Studies gained from satellite images confirm that some 7% of mountain forests have vanished since 2000, taking with them wildlife species that are already under extreme duress.
Thanks to their relative inaccessibility, the majority of high forests gain a welcome degree of protection but, owing to mostly man-made changes in lower-lying areas, deforestation in mountain areas steadily increased between 2001 and 2009.
The most significant global losses have been recorded in Asia, South America, Africa, Australia and Europe.
Despite a great deal of positivity shown by many to make the world a better place for us and for nature, others appear to have no qualms in ensuring the opposite.
The good news for the environment and its biodiversity is that rewilding initiatives are currently catching on big time in the UK.
The latest success story concerns the Wilder Blean Project in Kent where three female bison were introduced into woodland in 2022.

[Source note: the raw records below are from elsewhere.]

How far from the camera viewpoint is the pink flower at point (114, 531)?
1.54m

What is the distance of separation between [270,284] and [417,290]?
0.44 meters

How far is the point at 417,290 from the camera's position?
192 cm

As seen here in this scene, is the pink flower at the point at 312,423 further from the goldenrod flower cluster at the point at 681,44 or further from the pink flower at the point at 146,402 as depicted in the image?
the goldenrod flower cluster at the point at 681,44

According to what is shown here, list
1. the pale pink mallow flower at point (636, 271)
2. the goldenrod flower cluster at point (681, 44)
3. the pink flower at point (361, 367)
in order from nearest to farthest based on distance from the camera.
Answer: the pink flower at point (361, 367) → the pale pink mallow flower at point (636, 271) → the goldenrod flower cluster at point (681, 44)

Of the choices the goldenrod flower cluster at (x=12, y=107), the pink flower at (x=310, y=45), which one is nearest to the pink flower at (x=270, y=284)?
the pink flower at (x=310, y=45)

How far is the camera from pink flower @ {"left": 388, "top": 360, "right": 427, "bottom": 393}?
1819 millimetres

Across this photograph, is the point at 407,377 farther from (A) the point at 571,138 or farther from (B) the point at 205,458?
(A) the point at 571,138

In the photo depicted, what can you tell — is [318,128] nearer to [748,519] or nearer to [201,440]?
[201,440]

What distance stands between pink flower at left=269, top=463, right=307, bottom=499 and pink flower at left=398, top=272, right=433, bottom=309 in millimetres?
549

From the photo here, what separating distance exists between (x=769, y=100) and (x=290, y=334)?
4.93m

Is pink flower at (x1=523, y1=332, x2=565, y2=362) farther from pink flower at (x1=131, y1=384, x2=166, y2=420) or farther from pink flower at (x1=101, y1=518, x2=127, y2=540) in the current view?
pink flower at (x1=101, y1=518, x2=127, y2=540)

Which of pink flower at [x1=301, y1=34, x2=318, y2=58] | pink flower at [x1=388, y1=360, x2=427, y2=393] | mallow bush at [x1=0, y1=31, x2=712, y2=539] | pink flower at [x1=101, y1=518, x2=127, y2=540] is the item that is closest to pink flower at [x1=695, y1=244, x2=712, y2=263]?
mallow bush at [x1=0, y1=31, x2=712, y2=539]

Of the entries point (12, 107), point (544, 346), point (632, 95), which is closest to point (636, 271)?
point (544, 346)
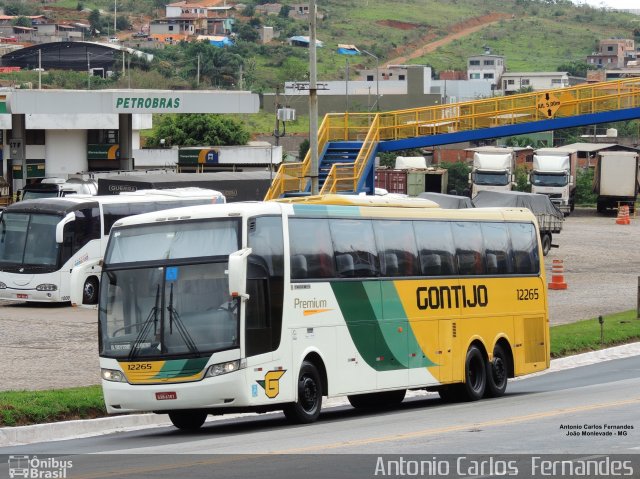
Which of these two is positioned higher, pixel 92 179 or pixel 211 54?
pixel 211 54

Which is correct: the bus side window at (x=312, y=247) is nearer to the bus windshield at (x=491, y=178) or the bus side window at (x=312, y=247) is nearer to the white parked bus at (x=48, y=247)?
the white parked bus at (x=48, y=247)

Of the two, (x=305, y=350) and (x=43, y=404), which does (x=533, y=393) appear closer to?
(x=305, y=350)

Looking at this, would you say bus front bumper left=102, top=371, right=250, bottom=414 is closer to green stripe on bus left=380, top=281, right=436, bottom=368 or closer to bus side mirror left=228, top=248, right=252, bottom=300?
bus side mirror left=228, top=248, right=252, bottom=300

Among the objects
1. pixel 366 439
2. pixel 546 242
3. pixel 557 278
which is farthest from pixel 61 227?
pixel 546 242

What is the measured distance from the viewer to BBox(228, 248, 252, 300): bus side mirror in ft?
53.0

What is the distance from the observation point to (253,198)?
196 feet

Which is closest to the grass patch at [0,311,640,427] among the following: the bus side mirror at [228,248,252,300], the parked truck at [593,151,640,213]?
the bus side mirror at [228,248,252,300]

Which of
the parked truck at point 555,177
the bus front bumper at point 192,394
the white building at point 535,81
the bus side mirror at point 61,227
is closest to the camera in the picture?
the bus front bumper at point 192,394

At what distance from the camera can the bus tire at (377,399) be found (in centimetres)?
2120

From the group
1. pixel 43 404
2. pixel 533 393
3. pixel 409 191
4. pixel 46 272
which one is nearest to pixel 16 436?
pixel 43 404

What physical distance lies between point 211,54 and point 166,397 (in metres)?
147

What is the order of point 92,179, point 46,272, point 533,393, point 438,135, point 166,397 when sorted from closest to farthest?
point 166,397
point 533,393
point 46,272
point 438,135
point 92,179

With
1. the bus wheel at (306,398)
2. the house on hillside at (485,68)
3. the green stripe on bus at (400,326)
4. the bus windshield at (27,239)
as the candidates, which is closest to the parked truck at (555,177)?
the bus windshield at (27,239)

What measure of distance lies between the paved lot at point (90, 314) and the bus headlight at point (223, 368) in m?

Aided and abetted by a newly recruited alpha-male bison, the recent birth of a calf signals the first UK-born bison in thousands of years.
Owing entirely to the bison’s foraging techniques, improvements to the woodland habitat are proving of immense benefit to far less conspicuous wildlife.
So successful is the project that longhorn cattle, iron-age pigs and Exmoor ponies are all now honing up on their rewilding skills alongside the small but elite band of bison.